1. Doug had an understandably skeptical view of the political opportunities opened to the left by the crisis.  One of his remarks, was that an economic crisis — with its sequels of joblessness and insecurity — could tilt people towards solidarity and collective struggle just as well as to the kind of misanthropic despair that strengthened Fascism.  This is a valid warning.  I’d just add the qualification that the very fact that, as a result of a crisis, things might tip from one extreme to the other suggests that the moment is pregnant with political opportunities for the left: the U.S. and global left.  At times like these, the actions of the left — especially actions that are thoughtfully conceived — can have large positive consequences.

2. In his introductory remarks, Doug referred to the discontent among leftists towards Paulson’s bailout plan when it was initially announced.  Doug said that, not taking some sort of action to bail out the banks, even if it involved handing money out to Wall Street, could have triggered even worse consequences to working people than the alternative.  The collapse of banks entailed serious risks for everybody.  Doug aptly alluded to the debate between Bernanke and Friedman/Schwartz on the causes and propagation mechanisms of the Great Depression of the 1930s (Anwar reminded us that we should be specific when we refer to the Great Depression, since the U.S. experienced a few of them in the late 19th century).

3. Bernanke’s reputation as an academic, which in turn led him to the Fed chairmanship, was based on his famous 1983 paper, “Nonmonetary Effects of the Financial Crisis in the Propagation of the Great Depression,” (AER, 73-3).   In his essay, Bernanke questioned prevailing views, because they implicitly assumed perfect (neutral) financial markets.   The banks’ collapse simply echoed the fall in output or — as claimed by Friedman & Schwartz — fed the fall in output as a result of wealth effects or (in tandem with tone-deaf monetary policy moves) via the shrinkage of the money supply.  Instead, Bernanke argued compellingly, bank bankrupticies led to a credit freeze with real output negative effects.

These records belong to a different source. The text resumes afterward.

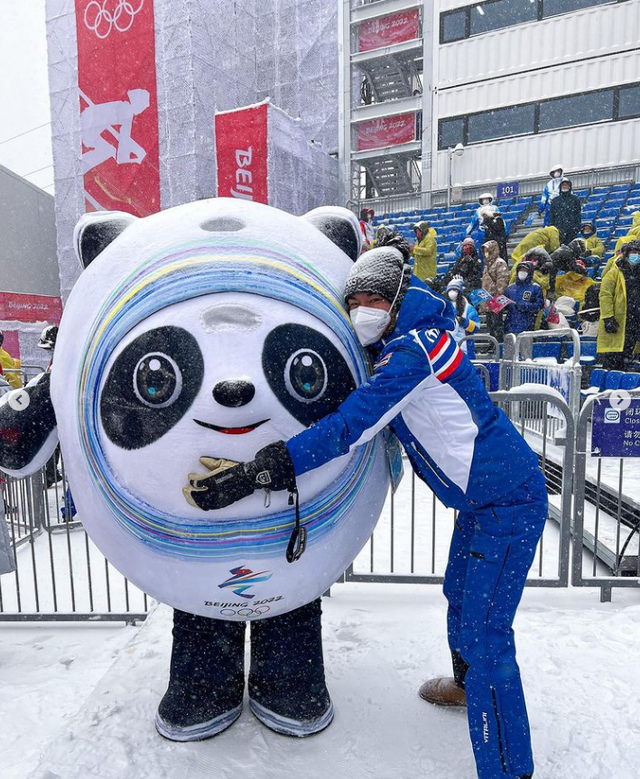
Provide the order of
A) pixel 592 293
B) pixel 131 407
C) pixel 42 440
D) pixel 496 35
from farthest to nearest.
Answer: pixel 496 35
pixel 592 293
pixel 42 440
pixel 131 407

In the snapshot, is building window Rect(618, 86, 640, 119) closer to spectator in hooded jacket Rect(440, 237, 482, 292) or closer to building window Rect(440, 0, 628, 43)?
building window Rect(440, 0, 628, 43)

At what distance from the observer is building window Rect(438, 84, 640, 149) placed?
17.8m

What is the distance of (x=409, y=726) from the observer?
8.59ft

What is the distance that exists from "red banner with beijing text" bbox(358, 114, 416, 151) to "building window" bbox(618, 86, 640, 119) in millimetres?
7241

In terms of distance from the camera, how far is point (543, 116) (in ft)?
61.9

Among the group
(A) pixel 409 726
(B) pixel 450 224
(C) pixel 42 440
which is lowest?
(A) pixel 409 726

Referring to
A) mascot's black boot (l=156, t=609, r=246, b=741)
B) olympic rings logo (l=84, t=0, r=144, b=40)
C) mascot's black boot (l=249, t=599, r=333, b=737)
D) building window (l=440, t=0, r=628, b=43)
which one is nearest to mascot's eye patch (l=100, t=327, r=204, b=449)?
mascot's black boot (l=156, t=609, r=246, b=741)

4. At this point, Doug failed to make the crucial distinction between the collapse of banks and the collapse of banking — or the collapse of the banking system as a whole.  Even if we rule out socialism as a feasible alternative in the short run, under capitalism, existing banks and banking are by no means the same thing.  By failing to draw this distinction, Doug leaves unquestioned a key article of faith of the neoliberal doctrine, namely that banking is a business to be left to private interests.

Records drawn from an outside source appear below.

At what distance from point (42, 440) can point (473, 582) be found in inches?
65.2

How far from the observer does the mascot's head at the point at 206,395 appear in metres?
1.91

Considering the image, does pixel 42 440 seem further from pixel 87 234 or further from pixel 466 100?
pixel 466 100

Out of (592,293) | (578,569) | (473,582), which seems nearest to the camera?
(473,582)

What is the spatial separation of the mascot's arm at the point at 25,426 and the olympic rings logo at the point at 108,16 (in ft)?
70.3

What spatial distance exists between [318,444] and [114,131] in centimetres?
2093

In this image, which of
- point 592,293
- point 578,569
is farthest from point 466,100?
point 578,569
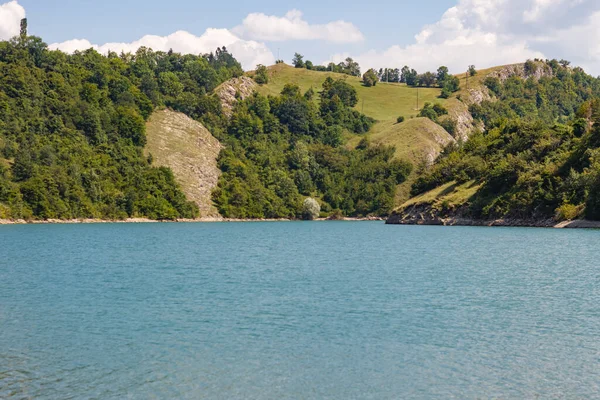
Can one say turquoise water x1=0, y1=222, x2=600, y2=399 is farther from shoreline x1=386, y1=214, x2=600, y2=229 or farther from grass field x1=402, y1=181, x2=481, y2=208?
grass field x1=402, y1=181, x2=481, y2=208

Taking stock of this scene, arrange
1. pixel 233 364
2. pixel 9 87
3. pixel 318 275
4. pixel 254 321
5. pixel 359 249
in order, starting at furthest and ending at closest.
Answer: pixel 9 87
pixel 359 249
pixel 318 275
pixel 254 321
pixel 233 364

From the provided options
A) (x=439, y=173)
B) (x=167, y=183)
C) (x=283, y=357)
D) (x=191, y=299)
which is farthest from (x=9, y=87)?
(x=283, y=357)

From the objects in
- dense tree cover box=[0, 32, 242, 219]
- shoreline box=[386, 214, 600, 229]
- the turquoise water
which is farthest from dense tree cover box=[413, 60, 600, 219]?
dense tree cover box=[0, 32, 242, 219]

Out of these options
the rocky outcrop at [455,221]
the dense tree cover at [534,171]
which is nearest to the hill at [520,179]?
the dense tree cover at [534,171]

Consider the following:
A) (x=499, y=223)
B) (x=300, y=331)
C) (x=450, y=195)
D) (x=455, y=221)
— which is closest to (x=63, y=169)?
(x=450, y=195)

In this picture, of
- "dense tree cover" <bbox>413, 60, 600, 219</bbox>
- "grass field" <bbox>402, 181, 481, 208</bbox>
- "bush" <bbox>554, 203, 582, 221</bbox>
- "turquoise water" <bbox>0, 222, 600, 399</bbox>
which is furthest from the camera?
"grass field" <bbox>402, 181, 481, 208</bbox>

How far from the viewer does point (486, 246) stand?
79.7 metres

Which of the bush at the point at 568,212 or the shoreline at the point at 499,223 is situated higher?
the bush at the point at 568,212

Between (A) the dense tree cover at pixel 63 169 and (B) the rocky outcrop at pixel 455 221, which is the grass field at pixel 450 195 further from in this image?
(A) the dense tree cover at pixel 63 169

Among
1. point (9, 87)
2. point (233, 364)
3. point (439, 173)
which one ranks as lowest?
point (233, 364)

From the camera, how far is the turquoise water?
21609 millimetres

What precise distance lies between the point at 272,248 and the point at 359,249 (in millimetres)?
10700

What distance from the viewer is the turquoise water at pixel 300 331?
2161 cm

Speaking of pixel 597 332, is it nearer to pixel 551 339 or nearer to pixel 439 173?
pixel 551 339
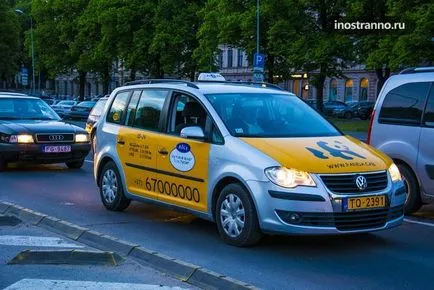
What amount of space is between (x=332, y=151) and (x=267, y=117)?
3.25ft

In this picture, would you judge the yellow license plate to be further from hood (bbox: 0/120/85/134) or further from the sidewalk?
hood (bbox: 0/120/85/134)

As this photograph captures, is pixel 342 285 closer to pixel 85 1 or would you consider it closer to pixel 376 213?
pixel 376 213

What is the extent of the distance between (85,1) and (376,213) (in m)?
57.0

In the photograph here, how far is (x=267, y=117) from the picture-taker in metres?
7.40

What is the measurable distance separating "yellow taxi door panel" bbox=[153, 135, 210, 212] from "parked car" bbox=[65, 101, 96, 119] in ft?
110

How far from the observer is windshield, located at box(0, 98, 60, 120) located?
14258 millimetres

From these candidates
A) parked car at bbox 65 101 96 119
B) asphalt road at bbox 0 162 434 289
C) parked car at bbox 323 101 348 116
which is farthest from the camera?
parked car at bbox 323 101 348 116

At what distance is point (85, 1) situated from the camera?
197 ft

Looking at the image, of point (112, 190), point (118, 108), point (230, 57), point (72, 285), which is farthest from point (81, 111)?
point (230, 57)

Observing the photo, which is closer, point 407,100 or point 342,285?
point 342,285

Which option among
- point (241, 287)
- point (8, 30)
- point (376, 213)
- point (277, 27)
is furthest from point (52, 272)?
point (8, 30)

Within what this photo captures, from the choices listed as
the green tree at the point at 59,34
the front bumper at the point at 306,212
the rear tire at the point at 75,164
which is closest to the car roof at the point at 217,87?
the front bumper at the point at 306,212

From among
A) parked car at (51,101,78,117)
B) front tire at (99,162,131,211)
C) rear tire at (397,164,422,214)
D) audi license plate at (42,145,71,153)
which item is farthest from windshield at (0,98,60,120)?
parked car at (51,101,78,117)

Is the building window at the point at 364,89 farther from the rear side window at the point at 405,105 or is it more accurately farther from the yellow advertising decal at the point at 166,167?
the yellow advertising decal at the point at 166,167
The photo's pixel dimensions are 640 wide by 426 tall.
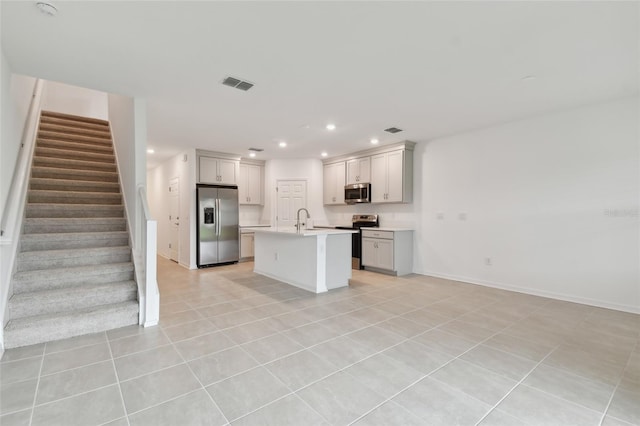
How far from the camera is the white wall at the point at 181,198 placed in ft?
21.1

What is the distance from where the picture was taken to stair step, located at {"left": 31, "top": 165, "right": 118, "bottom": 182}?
14.2 feet

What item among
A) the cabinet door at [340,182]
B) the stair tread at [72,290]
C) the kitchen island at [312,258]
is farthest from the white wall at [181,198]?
the cabinet door at [340,182]

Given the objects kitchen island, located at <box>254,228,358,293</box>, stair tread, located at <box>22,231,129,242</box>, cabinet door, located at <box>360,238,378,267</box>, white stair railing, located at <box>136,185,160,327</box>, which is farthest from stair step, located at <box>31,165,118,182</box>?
cabinet door, located at <box>360,238,378,267</box>

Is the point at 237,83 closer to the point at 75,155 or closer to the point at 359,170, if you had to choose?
the point at 75,155

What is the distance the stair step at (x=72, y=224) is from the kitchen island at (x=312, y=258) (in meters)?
2.18

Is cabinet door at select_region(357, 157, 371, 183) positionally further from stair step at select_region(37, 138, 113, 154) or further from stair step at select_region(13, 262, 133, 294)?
stair step at select_region(37, 138, 113, 154)

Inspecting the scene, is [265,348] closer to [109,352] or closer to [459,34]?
[109,352]

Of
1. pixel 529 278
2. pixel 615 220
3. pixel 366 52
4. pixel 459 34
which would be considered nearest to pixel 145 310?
pixel 366 52

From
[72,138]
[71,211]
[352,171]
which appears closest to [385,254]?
[352,171]

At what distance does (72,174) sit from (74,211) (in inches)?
35.3

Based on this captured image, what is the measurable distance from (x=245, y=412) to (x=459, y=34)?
301 centimetres

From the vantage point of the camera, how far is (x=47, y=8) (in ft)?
6.63

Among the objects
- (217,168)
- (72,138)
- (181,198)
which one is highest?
(72,138)

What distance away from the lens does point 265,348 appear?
8.61ft
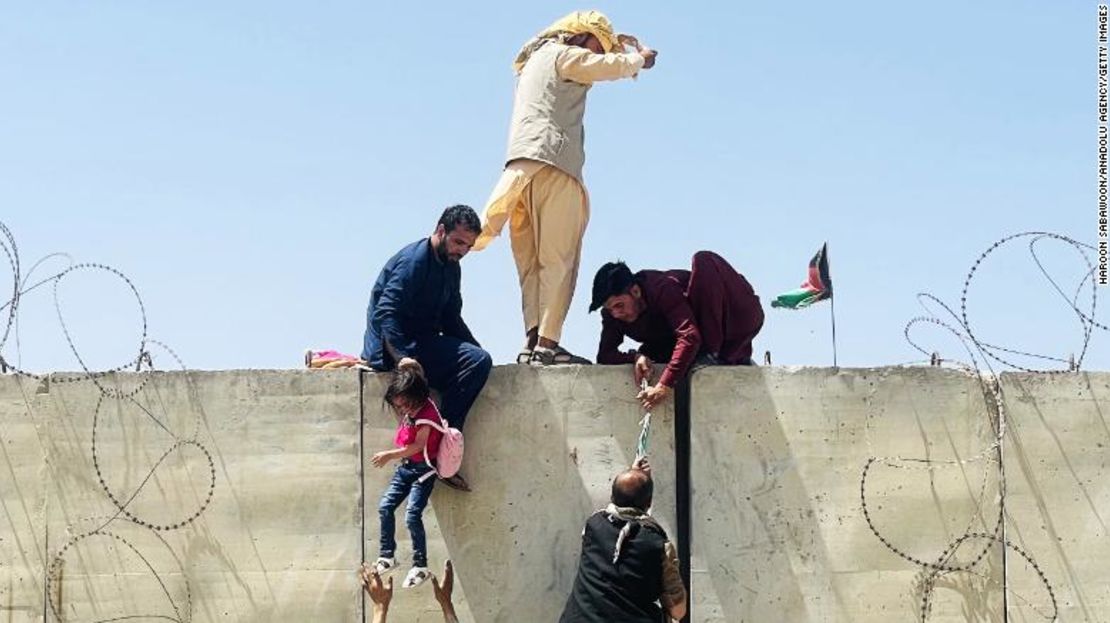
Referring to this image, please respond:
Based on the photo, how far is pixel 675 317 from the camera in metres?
8.89

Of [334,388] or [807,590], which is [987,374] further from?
[334,388]

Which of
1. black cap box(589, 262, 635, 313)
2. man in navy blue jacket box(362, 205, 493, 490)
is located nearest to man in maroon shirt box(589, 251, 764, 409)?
black cap box(589, 262, 635, 313)

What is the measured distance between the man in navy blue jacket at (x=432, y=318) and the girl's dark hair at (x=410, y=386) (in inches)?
4.4

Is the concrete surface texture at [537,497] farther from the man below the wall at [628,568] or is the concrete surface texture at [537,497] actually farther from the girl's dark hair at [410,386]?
the man below the wall at [628,568]

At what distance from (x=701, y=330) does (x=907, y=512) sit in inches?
56.4

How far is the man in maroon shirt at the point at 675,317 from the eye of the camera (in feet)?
29.1

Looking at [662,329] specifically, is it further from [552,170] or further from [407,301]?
[407,301]

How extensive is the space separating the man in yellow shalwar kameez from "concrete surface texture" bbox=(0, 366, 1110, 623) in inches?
19.7

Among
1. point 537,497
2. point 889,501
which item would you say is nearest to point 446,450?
point 537,497

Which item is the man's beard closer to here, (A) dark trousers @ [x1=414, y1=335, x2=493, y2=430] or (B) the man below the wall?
(A) dark trousers @ [x1=414, y1=335, x2=493, y2=430]

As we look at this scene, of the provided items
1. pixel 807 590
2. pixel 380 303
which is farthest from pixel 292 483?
pixel 807 590

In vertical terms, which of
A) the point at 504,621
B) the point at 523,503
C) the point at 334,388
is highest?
the point at 334,388

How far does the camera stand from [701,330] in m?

5. As I’ve written previously on this blog, it is entirely feasible — within the confines of the U.S. capitalist economy — to dampen the effects of the credit freeze on the economy by providing direct relief to mortgage debtors.  That can be duly complemented  with alternative ways to get credit flowing into the economy, e.g. by nationalizing at least some banks (buying a controlling interest and, using the current laxity in monetary policy to expand credit to well directed social goals).  My back-of-the-envelope estimations tell me this approach would be significantly more economical and effective than the favored ones.  (In all fairness to Doug, a questioner moved him to entertain the possibility of credit unions, development banks, and other forms of banking under greater public control, but he made these remarks with due skepticism.)

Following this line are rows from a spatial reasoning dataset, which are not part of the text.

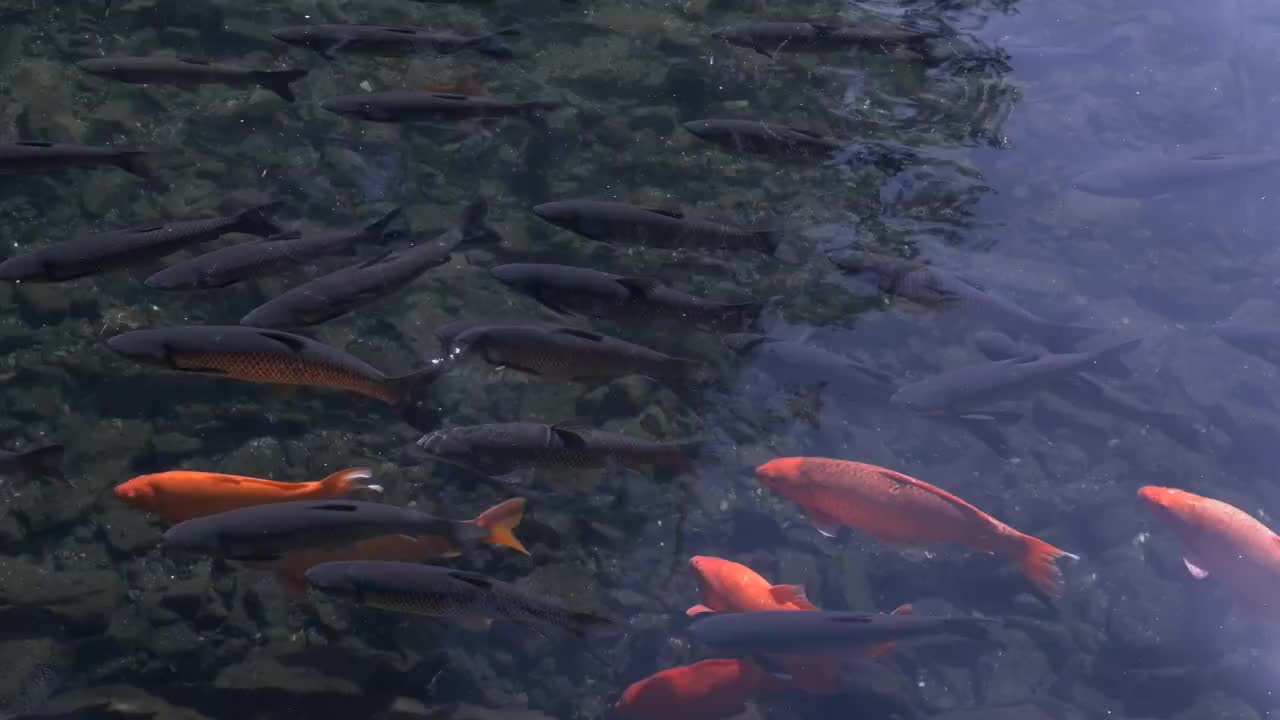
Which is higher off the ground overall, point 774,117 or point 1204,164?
point 774,117

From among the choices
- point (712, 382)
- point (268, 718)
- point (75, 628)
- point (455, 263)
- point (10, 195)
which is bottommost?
point (268, 718)

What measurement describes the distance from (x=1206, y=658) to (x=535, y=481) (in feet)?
14.6

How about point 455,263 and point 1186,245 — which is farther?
point 1186,245

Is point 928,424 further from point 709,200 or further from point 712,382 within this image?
point 709,200

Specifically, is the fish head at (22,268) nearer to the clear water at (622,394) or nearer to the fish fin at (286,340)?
the clear water at (622,394)

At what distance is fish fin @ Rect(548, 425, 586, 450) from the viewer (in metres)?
3.86

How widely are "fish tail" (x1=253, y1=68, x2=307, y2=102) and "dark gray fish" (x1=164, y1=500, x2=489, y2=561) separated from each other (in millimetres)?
2701

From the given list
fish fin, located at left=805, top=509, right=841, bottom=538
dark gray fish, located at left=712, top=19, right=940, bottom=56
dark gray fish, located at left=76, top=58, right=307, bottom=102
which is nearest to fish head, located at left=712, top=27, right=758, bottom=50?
dark gray fish, located at left=712, top=19, right=940, bottom=56

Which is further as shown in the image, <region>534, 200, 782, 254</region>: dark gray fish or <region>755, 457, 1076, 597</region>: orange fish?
<region>755, 457, 1076, 597</region>: orange fish

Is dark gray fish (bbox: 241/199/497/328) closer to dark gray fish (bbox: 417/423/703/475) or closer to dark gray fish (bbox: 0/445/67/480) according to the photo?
dark gray fish (bbox: 417/423/703/475)

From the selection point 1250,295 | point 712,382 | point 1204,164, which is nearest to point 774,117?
point 712,382

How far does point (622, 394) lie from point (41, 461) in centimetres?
279

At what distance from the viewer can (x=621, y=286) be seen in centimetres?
416

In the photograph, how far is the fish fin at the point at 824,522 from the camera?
5031 mm
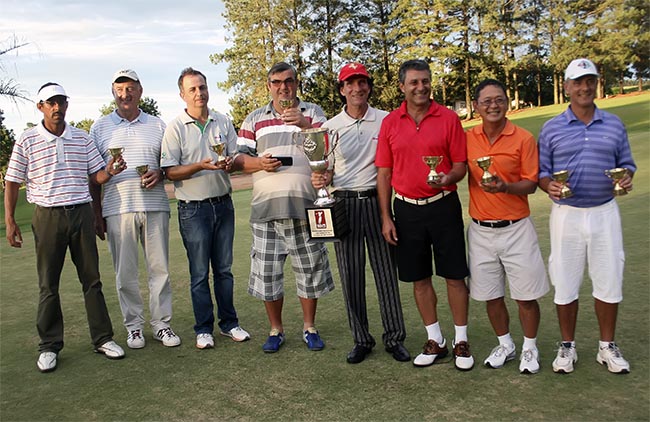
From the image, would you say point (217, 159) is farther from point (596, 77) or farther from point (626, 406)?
point (626, 406)

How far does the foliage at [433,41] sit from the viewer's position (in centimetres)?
3947

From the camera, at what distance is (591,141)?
3.62 meters

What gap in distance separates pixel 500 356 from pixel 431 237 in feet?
2.89

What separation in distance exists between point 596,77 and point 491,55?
1757 inches

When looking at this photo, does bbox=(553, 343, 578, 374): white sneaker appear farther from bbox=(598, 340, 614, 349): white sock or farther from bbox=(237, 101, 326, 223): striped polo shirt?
bbox=(237, 101, 326, 223): striped polo shirt

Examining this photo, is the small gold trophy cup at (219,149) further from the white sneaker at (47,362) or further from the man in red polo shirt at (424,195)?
the white sneaker at (47,362)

6.  This leads me back to the issue above. In fluid times, when its inherent instability and antagonisms sow doubts in people’s minds on the social efficiency and equity, rationality and desirability of capitalism, Marx’s famous epigram becomes more operational than under normal conditions: Ideas become a material force when they grip the minds of the masses.   How can the proposals of the left grip the minds of the masses if we don’t even dare to entertain them publicly in the first place?  The first task of the left is to articulate the needs of people, frame them in ways compelling enough to enligthen their actions when they set themselves in political motion.  The realm of political feasibility is being expanded by the crisis.  When the reigning economic ideology (e.g. neoliberalism) has exhausted itself, people otherwise impermeable to the ideas of the left are more ready to regard them.

7. In his closing statement, Anwar remarked that we shouldn’t view the ongoing crisis as a U.S. crisis, but as a crisis of capitalism.   Today’s capitalism continues to be largely an alienated phenomenon, without a central manned direction, subject to its own inherent, spontaneous laws above and beyond the control of the so-called “Masters of the Universe.” I don’t disagree with his statement as a general methodological, abstract proposition.  In fact, just the other day, I was going to write critical comment to a recent paper by Samir Amin using an argument similar to Anwar’s.   If it weren’t for views as those espoused by Amin and others, I’d have said that Anwar’s statement was unnecessary.

8. Having said that,  there’s clearly a dimension in which this is a crisis of national hegemony — a crisis of U.S. imperialism.  The view that global capitalism is driven by spontaneous social laws doesn’t have to exclude the recognition that, on a more concrete level, some nations, states, classes, groups, and individuals wield a much greater amount of social power than the rest of the human race — and that they use it to exploit others less fortunate.    (In fairness to Anwar, he also said in his reply to a questioner that he didn’t deny that national policies significantly altered the operation of the “pure” laws of capitalism, although the latter would wind up asserting themselves, usually in the form of sudden crises.)  This asymmetry of power is at the root of capitalism and imperialism.  The issue of international hegemony is a real political dimension that the left has to ponder.  Although no given nation state exercises absolute global social control or can impunely violate the laws of motion of capitalism, the U.S. continues to dominate the world economically and politically.   As I’ve tried to argue elsewhere, imperialism is nowadays the weakest link of the capitalist chain.  Imperialism, as a form of forceful extra-economic appropriation of the social labor of poor countries for the benefit of rich countries, is in a terminal crisis.